South Africa's core fundamental risk is governance. Investors are unsure whether President Jacob Zuma will strive to keep fiscal accounts in strong shape. On December 9, Zuma decided to replace a respected appointee, Nhalanhla Nene, with a less known name, David Van Rooyen, to the Minister of Finance seat.
Van Rooyen was seen as inexperienced and less market-friendly. The backdrop for the switch followed several disagreements between Zuma and Nene on funding SAA (South African Airways) plane acquisitions and a potential nuclear energy project.
We believe the dust may settle now but would maintain a bearish bias because headline inflation may increase in the near future on seasonality and the current account deficit remains a concern.
Changing MinFins likely worried investors overexposed to the local bond market. We therefore have forecasted USD/ZAR at 16.50 levels for the end of Q1 of 2016.
Hedging strategy: Debit call spread (USD/ZAR)
Since we expect USD/ZAR to evidence a vigorous upswings, South Africa's rand deteriorates more than 1% against U.S. dollar to 15.7600 despite positive SA's PPI figures. Today South Africa released PPI data at 1.6% m/m vs 0.2% previous release.

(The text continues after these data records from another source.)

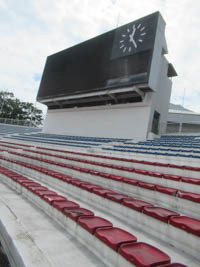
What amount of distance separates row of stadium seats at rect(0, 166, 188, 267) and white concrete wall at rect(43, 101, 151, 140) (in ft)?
25.3

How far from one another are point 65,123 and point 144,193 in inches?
463

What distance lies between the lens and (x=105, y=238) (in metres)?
1.25

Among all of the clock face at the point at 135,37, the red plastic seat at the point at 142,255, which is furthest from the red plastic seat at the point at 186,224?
the clock face at the point at 135,37

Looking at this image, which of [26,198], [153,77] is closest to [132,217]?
[26,198]

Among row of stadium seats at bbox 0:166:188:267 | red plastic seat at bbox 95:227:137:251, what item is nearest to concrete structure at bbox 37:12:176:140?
row of stadium seats at bbox 0:166:188:267

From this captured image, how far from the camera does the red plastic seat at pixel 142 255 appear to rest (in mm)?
980

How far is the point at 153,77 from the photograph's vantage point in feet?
28.8

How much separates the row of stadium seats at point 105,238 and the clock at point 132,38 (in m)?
9.05

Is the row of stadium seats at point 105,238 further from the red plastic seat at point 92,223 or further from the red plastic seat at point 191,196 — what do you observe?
the red plastic seat at point 191,196

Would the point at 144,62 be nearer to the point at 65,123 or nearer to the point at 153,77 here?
the point at 153,77

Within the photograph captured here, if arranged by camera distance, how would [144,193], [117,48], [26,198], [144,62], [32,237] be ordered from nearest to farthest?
[32,237]
[144,193]
[26,198]
[144,62]
[117,48]

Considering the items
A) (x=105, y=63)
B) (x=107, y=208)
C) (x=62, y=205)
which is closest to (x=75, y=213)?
(x=62, y=205)

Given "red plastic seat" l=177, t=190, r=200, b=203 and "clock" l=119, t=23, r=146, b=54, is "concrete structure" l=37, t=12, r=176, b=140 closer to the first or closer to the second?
"clock" l=119, t=23, r=146, b=54

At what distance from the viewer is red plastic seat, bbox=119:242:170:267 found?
38.6 inches
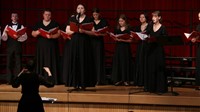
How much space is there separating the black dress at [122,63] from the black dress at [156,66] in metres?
1.25

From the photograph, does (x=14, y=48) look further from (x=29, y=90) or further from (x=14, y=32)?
(x=29, y=90)

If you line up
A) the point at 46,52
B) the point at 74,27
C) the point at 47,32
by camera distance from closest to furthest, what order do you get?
the point at 74,27
the point at 47,32
the point at 46,52

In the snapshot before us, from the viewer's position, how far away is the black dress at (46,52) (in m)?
8.12

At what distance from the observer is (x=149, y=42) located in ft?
22.9

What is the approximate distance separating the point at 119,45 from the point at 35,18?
3.34m

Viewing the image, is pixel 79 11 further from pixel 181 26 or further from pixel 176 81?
pixel 181 26

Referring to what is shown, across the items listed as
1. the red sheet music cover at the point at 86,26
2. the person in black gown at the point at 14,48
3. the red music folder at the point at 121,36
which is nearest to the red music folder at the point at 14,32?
the person in black gown at the point at 14,48

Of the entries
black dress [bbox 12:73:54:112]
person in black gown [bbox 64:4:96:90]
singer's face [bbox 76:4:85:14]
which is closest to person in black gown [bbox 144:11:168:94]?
person in black gown [bbox 64:4:96:90]

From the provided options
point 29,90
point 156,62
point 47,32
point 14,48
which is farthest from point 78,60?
point 29,90

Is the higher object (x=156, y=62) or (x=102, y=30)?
(x=102, y=30)

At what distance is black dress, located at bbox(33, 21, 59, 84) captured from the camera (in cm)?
812

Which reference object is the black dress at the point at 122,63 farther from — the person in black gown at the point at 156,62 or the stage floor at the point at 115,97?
the person in black gown at the point at 156,62

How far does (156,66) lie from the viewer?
276 inches

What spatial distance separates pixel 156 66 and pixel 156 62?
2.7 inches
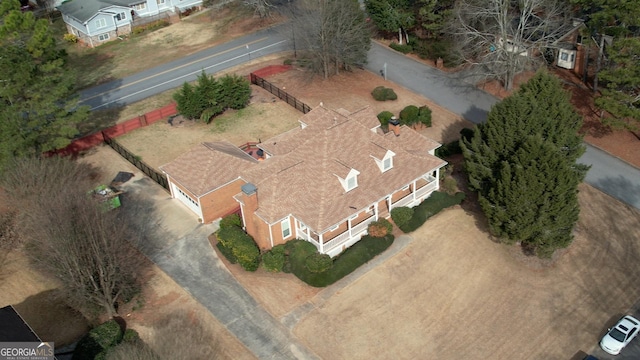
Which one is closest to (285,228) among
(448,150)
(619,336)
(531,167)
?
(531,167)

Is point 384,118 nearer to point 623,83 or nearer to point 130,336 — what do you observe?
point 623,83

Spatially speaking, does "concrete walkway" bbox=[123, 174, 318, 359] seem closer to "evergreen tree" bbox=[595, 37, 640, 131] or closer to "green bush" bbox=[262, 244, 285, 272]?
"green bush" bbox=[262, 244, 285, 272]

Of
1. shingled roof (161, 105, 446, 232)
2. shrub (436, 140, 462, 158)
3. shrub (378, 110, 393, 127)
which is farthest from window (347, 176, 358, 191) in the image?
shrub (378, 110, 393, 127)

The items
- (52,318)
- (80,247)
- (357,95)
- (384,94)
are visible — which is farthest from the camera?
(357,95)

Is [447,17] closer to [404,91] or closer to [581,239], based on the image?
[404,91]

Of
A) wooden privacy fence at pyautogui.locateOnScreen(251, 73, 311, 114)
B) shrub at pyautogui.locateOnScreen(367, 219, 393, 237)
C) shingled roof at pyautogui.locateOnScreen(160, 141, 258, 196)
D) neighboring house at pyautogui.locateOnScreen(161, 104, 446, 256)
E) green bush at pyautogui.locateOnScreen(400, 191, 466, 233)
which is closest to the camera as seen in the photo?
neighboring house at pyautogui.locateOnScreen(161, 104, 446, 256)

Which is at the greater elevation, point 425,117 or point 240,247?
point 425,117

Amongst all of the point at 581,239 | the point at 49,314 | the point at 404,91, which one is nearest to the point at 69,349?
the point at 49,314
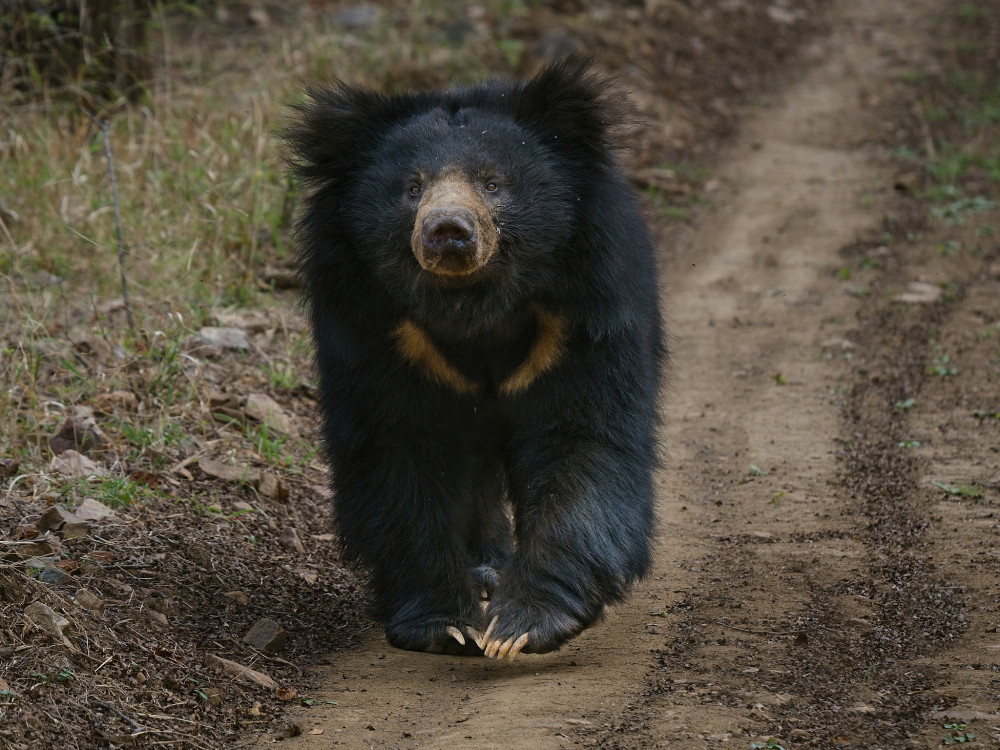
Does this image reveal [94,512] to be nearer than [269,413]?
Yes

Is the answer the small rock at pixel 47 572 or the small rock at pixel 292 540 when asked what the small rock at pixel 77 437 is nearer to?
the small rock at pixel 292 540

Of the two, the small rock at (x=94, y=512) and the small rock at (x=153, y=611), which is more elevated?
the small rock at (x=94, y=512)

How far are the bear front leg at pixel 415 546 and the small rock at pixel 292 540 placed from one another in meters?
0.77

The long term trend being uptrend and we don't want to buck this trend, hence, buy 1M (1%) in the money 0.51 delta call option while shorting 1W (1%) out of the money call option for net debit.
Risk Reward profile: An investor will also turn to this spread when there is discomfort with either the cost of purchasing and holding the long call alone, or with the conviction of his bullish market opinion. Maximum loss for this spread will generally occur as USDZAR declines below the lower strike price. If both options expire out-of-the-money with no value, the entire net debit paid for the spread will be lost.
Please be noted that the tenor shown in the diagram is only demonstration purpose, use appropriate tenor as stated in the strategy.